If you’ve heard the sound bytes of Rev. Wright and been rightly offended, you should also listen to Obama’s speech addressing these comments specifically and the complicated issue of race in our country in general.
This will come as a surprise to exactly no one, but I thought his speech this morning was exceptional and I agree completely with commentators who are calling it the most instructive and important speech on race in a generation.
Obviously, Jeremiah Wright’s words are inexcusable. They are not the words of a prophet speaking truth to power and encouraging his nation to live up to its promise. Obama speaks to this towards the end of his speech:
"The profound mistake of Reverend Wright’s sermons is not that he spoke
about racism in our society.
"It’s that he spoke as if our society was
static; as if no progress has been made; as if this country – a country
that has made it possible for one of his own members to run for the
highest office in the land and build a coalition of white and black;
Latino and Asian, rich and poor, young and old — is still irrevocably
bound to a tragic past.
"But what we know — what we have seen – is that
America can change. That is the true genius of this nation. What we
have already achieved gives us hope – the audacity to hope – for what
we can and must achieve tomorrow."
But if Wright’s words are not prophetic, then they are hateful; and how is it that someone with a message so diametrical to the message of unity that Obama has been campaigning on could be such a close and trusted advisor?
"Given my background, my politics, and my professed values and ideals,
there will no doubt be those for whom my statements of condemnation are
not enough. Why associate myself with Reverend Wright in the first
place, they may ask? Why not join another church? And I confess that if
all that I knew of Reverend Wright were the snippets of those sermons
that have run in an endless loop on the television and You Tube, or if
Trinity United Church of Christ conformed to the caricatures being
peddled by some commentators, there is no doubt that I would react in
much the same way.
"But the truth is, that isn’t all that I know of the man. The man I
met more than twenty years ago is a man who helped introduce me to my
Christian faith, a man who spoke to me about our obligations to love
one another; to care for the sick and lift up the poor. He is a man who
served his country as a U.S. Marine; who has studied and lectured at
some of the finest universities and seminaries in the country, and who
for over thirty years led a church that serves the community by doing
God’s work here on Earth – by housing the homeless, ministering to the
needy, providing day care services and scholarships and prison
ministries, and reaching out to those suffering from HIV/AIDS.
"I can no more disown him than I can disown the black community. I can
no more disown him than I can my white grandmother – a woman who helped
raise me, a woman who sacrificed again and again for me, a woman who
loves me as much as she loves anything in this world, but a woman who
once confessed her fear of black men who passed by her on the street,
and who on more than one occasion has uttered racial or ethnic
stereotypes that made me cringe.
"These people are a part of me.

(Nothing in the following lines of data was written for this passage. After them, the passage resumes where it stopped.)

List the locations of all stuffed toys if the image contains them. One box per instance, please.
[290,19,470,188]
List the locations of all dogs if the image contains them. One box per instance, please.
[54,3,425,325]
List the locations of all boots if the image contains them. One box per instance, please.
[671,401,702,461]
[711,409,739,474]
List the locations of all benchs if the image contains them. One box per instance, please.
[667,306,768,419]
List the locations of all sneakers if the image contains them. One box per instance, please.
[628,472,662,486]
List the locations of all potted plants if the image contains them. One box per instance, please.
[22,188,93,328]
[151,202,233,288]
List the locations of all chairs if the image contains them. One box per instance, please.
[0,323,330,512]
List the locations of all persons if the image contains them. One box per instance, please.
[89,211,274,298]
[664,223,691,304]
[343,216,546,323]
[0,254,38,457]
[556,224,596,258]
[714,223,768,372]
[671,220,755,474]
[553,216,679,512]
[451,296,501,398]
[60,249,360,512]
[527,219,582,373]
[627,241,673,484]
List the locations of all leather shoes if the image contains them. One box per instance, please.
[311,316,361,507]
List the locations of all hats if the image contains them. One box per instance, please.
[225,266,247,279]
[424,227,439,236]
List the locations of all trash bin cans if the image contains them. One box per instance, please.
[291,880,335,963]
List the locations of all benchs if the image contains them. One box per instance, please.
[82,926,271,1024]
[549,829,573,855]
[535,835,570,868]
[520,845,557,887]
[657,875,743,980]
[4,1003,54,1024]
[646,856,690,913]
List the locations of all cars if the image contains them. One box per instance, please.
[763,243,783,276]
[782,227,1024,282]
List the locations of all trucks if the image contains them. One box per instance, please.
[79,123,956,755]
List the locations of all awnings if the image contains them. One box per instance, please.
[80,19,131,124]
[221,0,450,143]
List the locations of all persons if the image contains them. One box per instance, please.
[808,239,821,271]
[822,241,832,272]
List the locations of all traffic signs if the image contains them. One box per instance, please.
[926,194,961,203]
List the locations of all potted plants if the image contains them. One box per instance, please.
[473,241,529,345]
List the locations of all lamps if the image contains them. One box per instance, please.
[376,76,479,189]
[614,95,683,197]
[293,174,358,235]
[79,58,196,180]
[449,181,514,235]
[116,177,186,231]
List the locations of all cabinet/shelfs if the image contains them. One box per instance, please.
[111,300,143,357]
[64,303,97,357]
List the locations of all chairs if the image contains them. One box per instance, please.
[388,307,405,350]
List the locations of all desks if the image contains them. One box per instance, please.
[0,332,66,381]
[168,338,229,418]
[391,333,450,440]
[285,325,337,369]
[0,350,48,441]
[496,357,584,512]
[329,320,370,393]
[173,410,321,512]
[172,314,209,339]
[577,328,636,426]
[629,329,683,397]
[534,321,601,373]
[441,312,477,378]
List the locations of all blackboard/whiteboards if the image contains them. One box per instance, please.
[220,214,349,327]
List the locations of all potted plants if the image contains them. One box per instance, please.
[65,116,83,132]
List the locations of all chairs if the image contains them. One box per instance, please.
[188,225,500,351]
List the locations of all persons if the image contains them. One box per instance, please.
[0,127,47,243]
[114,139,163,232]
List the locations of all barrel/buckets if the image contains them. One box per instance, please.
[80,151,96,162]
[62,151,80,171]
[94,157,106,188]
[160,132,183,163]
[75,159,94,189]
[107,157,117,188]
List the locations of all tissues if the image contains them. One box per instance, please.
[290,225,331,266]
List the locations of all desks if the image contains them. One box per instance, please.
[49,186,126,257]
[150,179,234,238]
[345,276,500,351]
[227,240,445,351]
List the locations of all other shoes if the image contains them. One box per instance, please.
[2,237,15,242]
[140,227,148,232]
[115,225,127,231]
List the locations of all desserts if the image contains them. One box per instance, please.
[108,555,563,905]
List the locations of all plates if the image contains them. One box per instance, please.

And they are a part of America, this country that I love.
"Some will see this as an attempt to justify or excuse comments that
are simply inexcusable. I can assure you it is not. I suppose the
politically safe thing would be to move on from this episode and just
hope that it fades into the woodwork. We can dismiss Reverend Wright as
a crank or a demagogue, just as some have dismissed Geraldine Ferraro,
in the aftermath of her recent statements, as harboring some
deep-seated racial bias.
"But race is an issue that I believe this nation cannot afford to
ignore right now. We would be making the same mistake that Reverend
Wright made in his offending sermons about America – to simplify and
stereotype and amplify the negative to the point that it distorts
This is the sort of reasonable, rational and nuanced response to a complex issue that is almost completely absent from American politics. If Barack wanted to be safe, he’d have come out with a handful of six second sound bytes which summarily disavowed any association whatsoever with Rev. Wright and denied through the General Election in November any previous knowledge of his controversial views.
With any luck, he’d manage 270 electoral votes. Yipee.
But he demonstrated exactly what his supporters have admired in him all along; that he is a refreshing change from business as usual, willing and able to speak with honesty and clarity about problems that are all too often simplified, stereotyped, and removed from reality.
On the one hand, this problem has certainly taken a lot of the wind from the campaign’s sails and I worry only a little bit that it may give Hillary the window she’s been waiting for.
On the other, one of the many positive things to come out of this whole mess has been an opportunity for him to show his mettle by speaking a brave word to a country who needs to hear it. I’ve been waiting for days to hear this speech, and despite how committed to this campaign I’ve been I’d be lying if I said that I hadn’t had a few doubts. But today, more than ever, I am as convinced as I possibly can be that Barack Obama should be the next President of the United States.